If the conference were to add a member, they would likely target Notre Dame (who are still very much not interested in joining any conference), Brigham Young, TCU, Houston, Louisville and Memphis. Former Southwest Conference member, and current SEC school, Arkansas is another possibility, but it is unlikely that the Razorbacks would be interested in rejoining Texas and Oklahoma or in leaving a relatively strong SEC.
Of the names thrown about, Houston and Memphis seem the most likely schools to have mutual interest. Louisville and TCU might be darkhorse candidates to make that jump, but notice requirements, exit fees, and public relations nightmares might stop TCU, while Louisville would likely view the Big XII as a downgrade for it's golden goose basketball program.
On the other hand, the Big XII schools may further split up, redistributing members to different conferences. Mizzou could end up just about anywhere, Kansas and Kansas State would receive interest from the Big East, and the SEC might just want Oklahoma as well. The Pac 12 might still be interested in Texas, and if they are, they might be willing to take the Oklahoma schools and Texas Tech as well.
Baylor and Iowa State, however, might have a tougher time finding a soft landing.
Big East scenarios
There are so many ways this can play out for the Big East. The simplest is that nothing happens. It could all be an elaborate hoax, or an attempt by Texas A&M to gain some bargaining power over Texas and the Big XII. In that event, the Big East moves on as if nothing happened and works out expansion of it's own some time in the spring.
The next-best thing for the Big East is for the SEC to take two schools from the Big XII. In that case the Big XII likely splits up and goes it's separate ways.
If the SEC were to raid Oklahoma along with Texas A&M, the Big East would be interested in Mizzou, Kansas and maybe Kansas State. When the Big XII looked doomed over a year ago, the Big East presidents had approved a plan to invite those schools and Iowa State to join a 12-football member conference with 20-teams in basketball, according to Brett McMurphy's source. Kansas State is the risky proposition in that group but gets included because they may be legislatively-glued to Kansas.
In that scenario, Villanova is not likely invited to join the football conference.
If the SEC were to take Mizzou along with Texas A&M, however, the Big East would still be interested in adding Kansas and Kansas State. It is unknown (and doubtful) whether the Big East would look to add Baylor to the mix as a 12th member in that scenario, or if the addition of Villanova, UCF, ECU or another non-BCS school would be preferred. The door to admitting Villanova at least seems open in that scenario.
If the SEC were to balance it's conference membership by adding a current ACC member, however, the Big East could end up in a difficult position. A 9-team Big XII might just stay together, and an 11-team ACC is likely to go shopping in the Big East. Syracuse was in the ACC's sights the last time they expanded and now a mature UConn football program is likely attractive as well.

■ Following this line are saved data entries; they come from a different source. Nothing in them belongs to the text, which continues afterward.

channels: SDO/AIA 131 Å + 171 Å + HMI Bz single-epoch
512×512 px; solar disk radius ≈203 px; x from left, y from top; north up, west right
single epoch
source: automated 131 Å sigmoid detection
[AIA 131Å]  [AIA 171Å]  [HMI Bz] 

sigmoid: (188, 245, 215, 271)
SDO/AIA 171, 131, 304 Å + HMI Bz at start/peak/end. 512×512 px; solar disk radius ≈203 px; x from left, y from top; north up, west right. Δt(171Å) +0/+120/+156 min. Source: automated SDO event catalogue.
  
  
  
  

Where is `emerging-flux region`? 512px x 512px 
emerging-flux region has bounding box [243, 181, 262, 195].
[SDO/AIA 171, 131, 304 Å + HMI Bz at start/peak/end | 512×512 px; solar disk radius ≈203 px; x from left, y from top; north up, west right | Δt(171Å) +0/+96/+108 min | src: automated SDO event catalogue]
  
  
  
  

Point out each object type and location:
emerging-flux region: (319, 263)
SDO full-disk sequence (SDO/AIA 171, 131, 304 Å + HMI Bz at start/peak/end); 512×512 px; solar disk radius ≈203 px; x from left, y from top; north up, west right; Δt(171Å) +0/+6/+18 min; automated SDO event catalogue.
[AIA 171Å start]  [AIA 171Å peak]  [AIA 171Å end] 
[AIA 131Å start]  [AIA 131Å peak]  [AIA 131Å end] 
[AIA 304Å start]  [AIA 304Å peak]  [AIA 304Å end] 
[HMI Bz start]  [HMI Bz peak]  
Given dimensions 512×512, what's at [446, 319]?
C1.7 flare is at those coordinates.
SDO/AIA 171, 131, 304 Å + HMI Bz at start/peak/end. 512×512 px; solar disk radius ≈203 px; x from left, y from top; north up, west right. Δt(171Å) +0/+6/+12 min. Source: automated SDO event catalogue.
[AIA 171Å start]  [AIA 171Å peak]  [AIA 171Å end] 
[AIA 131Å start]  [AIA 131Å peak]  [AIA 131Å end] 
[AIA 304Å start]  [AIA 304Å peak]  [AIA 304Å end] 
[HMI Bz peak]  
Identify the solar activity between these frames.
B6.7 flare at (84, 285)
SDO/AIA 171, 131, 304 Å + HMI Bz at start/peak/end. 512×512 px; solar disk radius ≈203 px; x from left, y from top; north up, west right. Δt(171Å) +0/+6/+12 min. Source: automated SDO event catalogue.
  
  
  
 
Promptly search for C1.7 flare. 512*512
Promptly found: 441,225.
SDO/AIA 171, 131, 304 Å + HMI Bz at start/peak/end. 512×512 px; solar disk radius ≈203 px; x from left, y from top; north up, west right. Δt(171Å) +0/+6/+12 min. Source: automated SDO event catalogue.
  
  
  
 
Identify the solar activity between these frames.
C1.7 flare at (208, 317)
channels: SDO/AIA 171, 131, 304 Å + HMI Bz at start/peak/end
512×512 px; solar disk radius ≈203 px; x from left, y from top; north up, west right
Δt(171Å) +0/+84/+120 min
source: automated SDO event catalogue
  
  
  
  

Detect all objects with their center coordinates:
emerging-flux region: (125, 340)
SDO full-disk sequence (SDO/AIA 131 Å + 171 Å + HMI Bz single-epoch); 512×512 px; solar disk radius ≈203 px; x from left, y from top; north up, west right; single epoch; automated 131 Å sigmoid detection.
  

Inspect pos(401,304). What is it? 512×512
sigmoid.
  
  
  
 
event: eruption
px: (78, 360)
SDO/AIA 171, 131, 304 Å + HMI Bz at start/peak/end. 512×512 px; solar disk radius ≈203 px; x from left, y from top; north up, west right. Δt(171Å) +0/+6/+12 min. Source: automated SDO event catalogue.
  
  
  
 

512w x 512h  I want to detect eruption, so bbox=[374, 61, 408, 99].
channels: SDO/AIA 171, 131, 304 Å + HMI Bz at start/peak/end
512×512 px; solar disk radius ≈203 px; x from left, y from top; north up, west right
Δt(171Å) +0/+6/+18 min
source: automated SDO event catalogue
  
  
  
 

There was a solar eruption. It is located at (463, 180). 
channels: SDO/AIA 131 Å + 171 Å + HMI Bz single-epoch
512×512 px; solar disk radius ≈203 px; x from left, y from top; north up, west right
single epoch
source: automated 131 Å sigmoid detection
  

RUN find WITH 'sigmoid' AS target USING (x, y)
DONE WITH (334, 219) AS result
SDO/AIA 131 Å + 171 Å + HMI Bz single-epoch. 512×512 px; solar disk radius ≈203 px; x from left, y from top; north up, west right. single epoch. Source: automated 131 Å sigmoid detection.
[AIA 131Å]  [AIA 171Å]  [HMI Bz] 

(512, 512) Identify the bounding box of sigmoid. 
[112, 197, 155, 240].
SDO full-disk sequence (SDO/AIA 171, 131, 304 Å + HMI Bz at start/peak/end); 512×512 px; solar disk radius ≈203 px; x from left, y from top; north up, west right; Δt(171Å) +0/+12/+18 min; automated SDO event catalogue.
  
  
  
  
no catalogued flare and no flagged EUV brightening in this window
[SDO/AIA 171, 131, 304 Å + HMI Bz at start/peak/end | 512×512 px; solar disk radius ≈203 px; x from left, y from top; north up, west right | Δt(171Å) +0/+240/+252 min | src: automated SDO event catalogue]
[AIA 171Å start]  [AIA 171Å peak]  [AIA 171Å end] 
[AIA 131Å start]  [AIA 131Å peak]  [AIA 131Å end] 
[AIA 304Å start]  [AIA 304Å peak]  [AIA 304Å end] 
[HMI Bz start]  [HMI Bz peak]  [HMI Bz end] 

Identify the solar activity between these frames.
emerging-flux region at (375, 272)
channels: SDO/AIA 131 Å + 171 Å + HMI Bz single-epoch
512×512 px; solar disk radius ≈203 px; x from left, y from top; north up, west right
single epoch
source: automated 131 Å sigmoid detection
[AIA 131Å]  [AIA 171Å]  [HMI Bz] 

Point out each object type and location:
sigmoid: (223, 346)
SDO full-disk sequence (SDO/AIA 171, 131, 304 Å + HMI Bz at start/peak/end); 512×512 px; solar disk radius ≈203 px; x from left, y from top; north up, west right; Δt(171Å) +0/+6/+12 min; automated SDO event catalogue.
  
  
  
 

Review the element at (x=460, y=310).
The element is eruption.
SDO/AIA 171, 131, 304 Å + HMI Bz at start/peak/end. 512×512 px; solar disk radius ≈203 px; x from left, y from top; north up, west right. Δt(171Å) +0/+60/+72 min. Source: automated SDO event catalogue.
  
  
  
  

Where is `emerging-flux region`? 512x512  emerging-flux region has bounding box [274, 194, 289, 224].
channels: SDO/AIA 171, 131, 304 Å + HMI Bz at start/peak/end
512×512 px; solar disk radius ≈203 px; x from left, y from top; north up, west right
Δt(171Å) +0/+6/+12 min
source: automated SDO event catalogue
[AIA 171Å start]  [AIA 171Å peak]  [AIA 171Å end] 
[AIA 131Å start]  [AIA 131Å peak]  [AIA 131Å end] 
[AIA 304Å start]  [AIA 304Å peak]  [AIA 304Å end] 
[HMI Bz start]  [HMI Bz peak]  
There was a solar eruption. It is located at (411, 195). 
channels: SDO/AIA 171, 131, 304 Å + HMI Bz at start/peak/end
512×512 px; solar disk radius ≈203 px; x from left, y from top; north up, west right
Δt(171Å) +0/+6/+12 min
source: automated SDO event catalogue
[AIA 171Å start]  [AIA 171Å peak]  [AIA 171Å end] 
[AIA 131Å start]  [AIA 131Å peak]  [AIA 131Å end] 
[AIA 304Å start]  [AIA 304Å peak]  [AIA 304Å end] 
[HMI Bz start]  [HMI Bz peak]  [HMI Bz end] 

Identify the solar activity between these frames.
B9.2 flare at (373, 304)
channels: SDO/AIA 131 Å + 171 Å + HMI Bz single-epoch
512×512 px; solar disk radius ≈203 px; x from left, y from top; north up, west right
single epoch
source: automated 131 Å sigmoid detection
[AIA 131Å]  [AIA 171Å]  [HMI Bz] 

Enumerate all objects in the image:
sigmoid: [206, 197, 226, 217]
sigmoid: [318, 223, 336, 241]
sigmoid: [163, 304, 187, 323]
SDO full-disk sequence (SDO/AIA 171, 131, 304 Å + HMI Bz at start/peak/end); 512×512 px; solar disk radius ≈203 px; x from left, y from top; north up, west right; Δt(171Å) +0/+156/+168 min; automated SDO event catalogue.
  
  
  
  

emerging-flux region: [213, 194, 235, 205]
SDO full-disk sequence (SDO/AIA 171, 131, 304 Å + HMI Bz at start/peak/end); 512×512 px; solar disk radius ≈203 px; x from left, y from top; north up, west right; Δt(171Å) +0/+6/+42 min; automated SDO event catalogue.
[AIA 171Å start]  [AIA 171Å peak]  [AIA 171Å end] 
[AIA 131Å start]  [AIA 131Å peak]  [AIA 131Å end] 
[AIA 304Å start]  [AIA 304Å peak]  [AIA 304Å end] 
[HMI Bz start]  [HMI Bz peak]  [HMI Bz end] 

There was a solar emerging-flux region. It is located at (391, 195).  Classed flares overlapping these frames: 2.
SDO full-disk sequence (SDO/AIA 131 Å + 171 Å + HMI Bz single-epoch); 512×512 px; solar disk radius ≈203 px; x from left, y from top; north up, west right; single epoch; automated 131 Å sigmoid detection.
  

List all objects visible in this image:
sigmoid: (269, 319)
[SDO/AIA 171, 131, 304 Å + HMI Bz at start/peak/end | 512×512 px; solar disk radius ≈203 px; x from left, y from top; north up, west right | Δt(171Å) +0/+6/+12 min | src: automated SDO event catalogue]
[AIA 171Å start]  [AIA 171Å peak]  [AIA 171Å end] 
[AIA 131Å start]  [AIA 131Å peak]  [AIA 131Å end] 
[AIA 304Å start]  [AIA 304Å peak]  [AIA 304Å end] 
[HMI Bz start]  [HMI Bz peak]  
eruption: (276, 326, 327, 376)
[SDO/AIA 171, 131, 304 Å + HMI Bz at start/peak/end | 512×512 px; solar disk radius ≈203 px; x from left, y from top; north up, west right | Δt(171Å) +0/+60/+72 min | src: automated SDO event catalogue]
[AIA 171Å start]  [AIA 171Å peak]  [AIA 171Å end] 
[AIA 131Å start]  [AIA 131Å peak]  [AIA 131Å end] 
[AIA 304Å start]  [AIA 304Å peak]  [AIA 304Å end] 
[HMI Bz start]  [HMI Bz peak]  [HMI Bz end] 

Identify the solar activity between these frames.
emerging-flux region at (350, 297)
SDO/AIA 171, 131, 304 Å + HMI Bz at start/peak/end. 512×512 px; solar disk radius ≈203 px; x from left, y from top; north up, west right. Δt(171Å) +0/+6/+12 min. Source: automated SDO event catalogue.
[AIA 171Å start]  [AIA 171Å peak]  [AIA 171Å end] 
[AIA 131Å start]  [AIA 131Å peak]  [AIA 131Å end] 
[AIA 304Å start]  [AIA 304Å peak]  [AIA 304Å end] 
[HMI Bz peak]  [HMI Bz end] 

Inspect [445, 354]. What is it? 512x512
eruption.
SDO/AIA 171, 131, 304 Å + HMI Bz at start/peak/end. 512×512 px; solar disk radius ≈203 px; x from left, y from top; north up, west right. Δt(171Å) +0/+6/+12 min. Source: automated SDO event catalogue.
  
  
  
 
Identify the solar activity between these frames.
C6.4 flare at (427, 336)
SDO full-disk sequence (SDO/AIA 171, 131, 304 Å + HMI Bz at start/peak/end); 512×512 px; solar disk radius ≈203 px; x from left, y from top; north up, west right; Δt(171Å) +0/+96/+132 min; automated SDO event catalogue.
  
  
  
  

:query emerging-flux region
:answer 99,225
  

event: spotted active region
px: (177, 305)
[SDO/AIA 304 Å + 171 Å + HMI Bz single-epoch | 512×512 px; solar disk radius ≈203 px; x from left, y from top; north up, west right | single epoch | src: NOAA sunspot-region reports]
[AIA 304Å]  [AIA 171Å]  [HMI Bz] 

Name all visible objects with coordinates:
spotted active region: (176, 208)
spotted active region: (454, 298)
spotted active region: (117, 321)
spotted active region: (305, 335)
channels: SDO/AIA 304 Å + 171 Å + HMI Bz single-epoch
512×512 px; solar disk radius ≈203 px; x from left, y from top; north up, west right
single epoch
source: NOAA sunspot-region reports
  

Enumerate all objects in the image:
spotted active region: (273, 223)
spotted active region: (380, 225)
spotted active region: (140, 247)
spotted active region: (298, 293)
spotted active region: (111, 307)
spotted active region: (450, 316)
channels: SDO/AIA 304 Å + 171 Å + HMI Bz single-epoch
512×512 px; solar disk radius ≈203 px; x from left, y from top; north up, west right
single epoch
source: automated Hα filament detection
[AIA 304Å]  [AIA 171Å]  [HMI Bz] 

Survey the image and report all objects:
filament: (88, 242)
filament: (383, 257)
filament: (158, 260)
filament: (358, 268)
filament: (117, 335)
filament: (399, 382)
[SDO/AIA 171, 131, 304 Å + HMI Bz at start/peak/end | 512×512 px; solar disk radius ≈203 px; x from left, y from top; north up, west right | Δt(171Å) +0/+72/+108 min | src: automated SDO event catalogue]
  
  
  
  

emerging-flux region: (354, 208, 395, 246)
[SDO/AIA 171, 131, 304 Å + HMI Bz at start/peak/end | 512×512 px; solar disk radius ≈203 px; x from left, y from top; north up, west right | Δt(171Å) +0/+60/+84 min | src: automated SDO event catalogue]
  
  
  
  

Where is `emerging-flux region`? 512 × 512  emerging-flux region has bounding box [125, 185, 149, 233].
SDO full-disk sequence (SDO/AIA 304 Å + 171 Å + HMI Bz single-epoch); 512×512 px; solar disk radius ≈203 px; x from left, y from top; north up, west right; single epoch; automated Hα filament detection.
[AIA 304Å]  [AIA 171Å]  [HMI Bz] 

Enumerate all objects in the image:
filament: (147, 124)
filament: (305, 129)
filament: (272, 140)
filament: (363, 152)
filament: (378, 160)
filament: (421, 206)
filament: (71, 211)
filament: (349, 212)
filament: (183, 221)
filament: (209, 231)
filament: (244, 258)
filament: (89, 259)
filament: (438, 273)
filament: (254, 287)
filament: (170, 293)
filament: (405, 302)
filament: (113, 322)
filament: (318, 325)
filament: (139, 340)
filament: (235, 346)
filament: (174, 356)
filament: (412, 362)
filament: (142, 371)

If the Big East is raided, it could do serious damage to the conference in both football and basketball. However, Villanova's chances of gaining an invitation in football would be much higher, assuming the Big East would stay together – there is also a chance that another raid could cause the remaining football schools to split and expand to 12 members by adding schools from Conference-USA or other mid-major conferences.
There is also a chance that the SEC decides to expand beyond 14 schools and grabs multiple members from the ACC – making the Big East more attractive to Boston College and Maryland . . .
It is possible to keep going with these scenarios, but the more conferences that become involved, the more chaotic and unpredictable the college sports landscape will become. Pending expansion moves could benefit Villanova football's FBS aspirations or kill them off for good.